* **Tareas por realizar**
**A.** Devuelva literalmente el fragmento del texto sobre la verborrea que comienza con "Es así como, después" y continúa hasta "concepto del bien?".
**B.** Retome el texto sobre la verborrea a partir del punto en que se interrumpe.

___ Texto de la página

Es así como, después de haberme servido de un par de ejemplos, considero que la verborrea debe parar. Muchos de los problemas que enfrentamos en materia de política no tienen otra causa que la de concederle la razón a quienes no la tienen, y, peor aún, suponer que quien tenga un mejor discurso será el nuevo y patriótico Mesías. 

 

G. Steiner, afirma en un texto repleto de belleza —en este caso genuina—, que la sociedad padece de esta terrible verborrea. El autor explica que una de las causas por las que el silencio debe hacerse presente es por la incapacidad de las palabras para sensibilizarnos, pero sobre todo, por su ineficiencia al hacernos actuar. Todo se queda en palabras, las acciones parecen inexistentes, condenadas al olvido. ¿Para qué hablar y escribir cuando tal cosa no hace más que nublar nuestro concepto del bien?

______
___ Información extraída

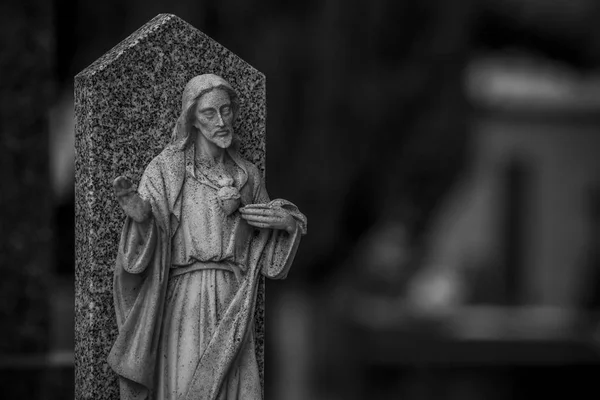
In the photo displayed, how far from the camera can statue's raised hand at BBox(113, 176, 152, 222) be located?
7895mm

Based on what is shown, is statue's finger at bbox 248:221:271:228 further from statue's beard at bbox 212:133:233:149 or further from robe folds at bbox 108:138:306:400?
statue's beard at bbox 212:133:233:149

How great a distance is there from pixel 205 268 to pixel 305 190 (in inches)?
368

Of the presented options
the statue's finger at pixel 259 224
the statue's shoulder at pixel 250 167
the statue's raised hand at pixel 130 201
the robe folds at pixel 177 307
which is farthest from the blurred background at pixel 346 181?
the statue's raised hand at pixel 130 201

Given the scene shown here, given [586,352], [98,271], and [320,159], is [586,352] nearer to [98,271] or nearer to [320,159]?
[320,159]

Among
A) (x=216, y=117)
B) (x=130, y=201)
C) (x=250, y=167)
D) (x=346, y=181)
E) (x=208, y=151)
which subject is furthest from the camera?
(x=346, y=181)

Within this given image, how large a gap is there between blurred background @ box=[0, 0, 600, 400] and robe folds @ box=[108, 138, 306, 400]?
12.2 feet

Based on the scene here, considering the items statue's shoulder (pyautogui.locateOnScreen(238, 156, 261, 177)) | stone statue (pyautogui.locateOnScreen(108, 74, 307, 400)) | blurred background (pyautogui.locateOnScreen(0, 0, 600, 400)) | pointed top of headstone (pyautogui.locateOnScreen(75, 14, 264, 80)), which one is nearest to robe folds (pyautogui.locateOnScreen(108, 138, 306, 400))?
stone statue (pyautogui.locateOnScreen(108, 74, 307, 400))

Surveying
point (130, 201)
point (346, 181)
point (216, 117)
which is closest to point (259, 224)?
point (216, 117)

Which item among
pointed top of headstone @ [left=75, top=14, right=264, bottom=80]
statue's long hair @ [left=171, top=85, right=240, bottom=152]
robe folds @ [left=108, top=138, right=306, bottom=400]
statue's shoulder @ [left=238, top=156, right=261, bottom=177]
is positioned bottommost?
robe folds @ [left=108, top=138, right=306, bottom=400]

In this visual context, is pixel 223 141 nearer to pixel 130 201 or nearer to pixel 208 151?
pixel 208 151

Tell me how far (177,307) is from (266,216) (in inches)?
24.9

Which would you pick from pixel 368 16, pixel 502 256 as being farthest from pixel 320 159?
pixel 502 256

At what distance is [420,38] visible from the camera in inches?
745

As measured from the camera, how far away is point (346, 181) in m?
18.1
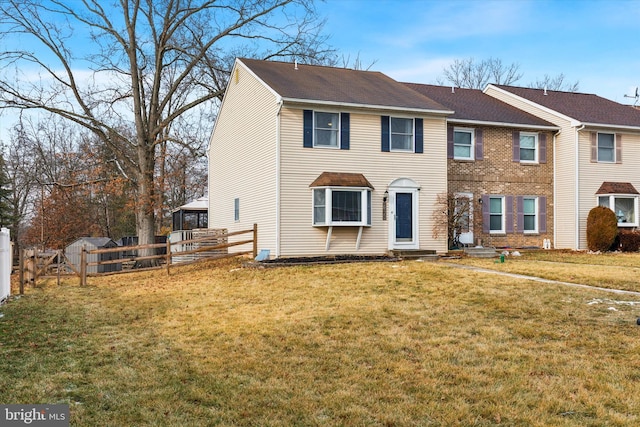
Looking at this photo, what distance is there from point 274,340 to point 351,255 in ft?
33.4

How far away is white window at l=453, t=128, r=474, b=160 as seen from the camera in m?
21.1

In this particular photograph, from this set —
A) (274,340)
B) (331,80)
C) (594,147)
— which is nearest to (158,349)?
(274,340)

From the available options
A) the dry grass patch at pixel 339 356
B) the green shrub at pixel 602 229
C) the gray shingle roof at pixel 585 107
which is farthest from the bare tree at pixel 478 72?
the dry grass patch at pixel 339 356

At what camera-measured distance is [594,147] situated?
2212cm

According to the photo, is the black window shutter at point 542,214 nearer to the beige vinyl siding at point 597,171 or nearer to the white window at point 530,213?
the white window at point 530,213

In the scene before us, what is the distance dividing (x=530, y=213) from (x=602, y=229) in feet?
8.65

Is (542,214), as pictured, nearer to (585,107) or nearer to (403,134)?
(585,107)

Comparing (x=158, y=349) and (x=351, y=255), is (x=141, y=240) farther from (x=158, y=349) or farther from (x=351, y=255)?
(x=158, y=349)

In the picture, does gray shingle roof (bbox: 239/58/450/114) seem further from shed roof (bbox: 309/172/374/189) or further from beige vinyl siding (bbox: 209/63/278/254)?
shed roof (bbox: 309/172/374/189)

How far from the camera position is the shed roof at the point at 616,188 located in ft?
71.8

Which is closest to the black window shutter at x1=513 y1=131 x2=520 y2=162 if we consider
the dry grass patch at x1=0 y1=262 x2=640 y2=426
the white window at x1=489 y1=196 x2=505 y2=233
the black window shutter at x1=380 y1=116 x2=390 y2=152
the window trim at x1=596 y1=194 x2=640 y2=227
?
the white window at x1=489 y1=196 x2=505 y2=233

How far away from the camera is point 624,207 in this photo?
73.8 feet

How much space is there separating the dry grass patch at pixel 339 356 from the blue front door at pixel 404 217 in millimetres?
6490

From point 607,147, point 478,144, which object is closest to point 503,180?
point 478,144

______

* **Las respuestas**
**A.**
Es así como, después de haberme servido de un par de ejemplos, considero que la verborrea debe parar. Muchos de los problemas que enfrentamos en materia de política no tienen otra causa que la de concederle la razón a quienes no la tienen, y, peor aún, suponer que quien tenga un mejor discurso será el nuevo y patriótico Mesías. 

 

G. Steiner, afirma en un texto repleto de belleza —en este caso genuina—, que la sociedad padece de esta terrible verborrea. El autor explica que una de las causas por las que el silencio debe hacerse presente es por la incapacidad de las palabras para sensibilizarnos, pero sobre todo, por su ineficiencia al hacernos actuar. Todo se queda en palabras, las acciones parecen inexistentes, condenadas al olvido. ¿Para qué hablar y escribir cuando tal cosa no hace más que nublar nuestro concepto del bien?

**B.**
En su obra Lenguaje y silencio, Steiner cita un poema de Rilke sobre la necesidad de silenciar la música (i.e. palabras), quien, de forma sublima, escribe:

 

Ya es más débil su batir de alas:

tanto prodigarás su vuelo, soñador,

que sus alas, cortadas por el canto

ya no la sostendrán para volar sobre mi muro

cuando la llame para las alegrías.

 

De este modo, el silencio no es más que un remedio —dirían algunos, casero— para el mal de palabras que sufrimos constantemente y, más importante, para el mal uso que se les da: ingredientes bondadosos para fines venenosos. Por eso Adamov diría: “el nombre de Dios no debería de volver a brotar de la boca del hombre; en la noche todo se confunde: ya no hay nombres ni formas”.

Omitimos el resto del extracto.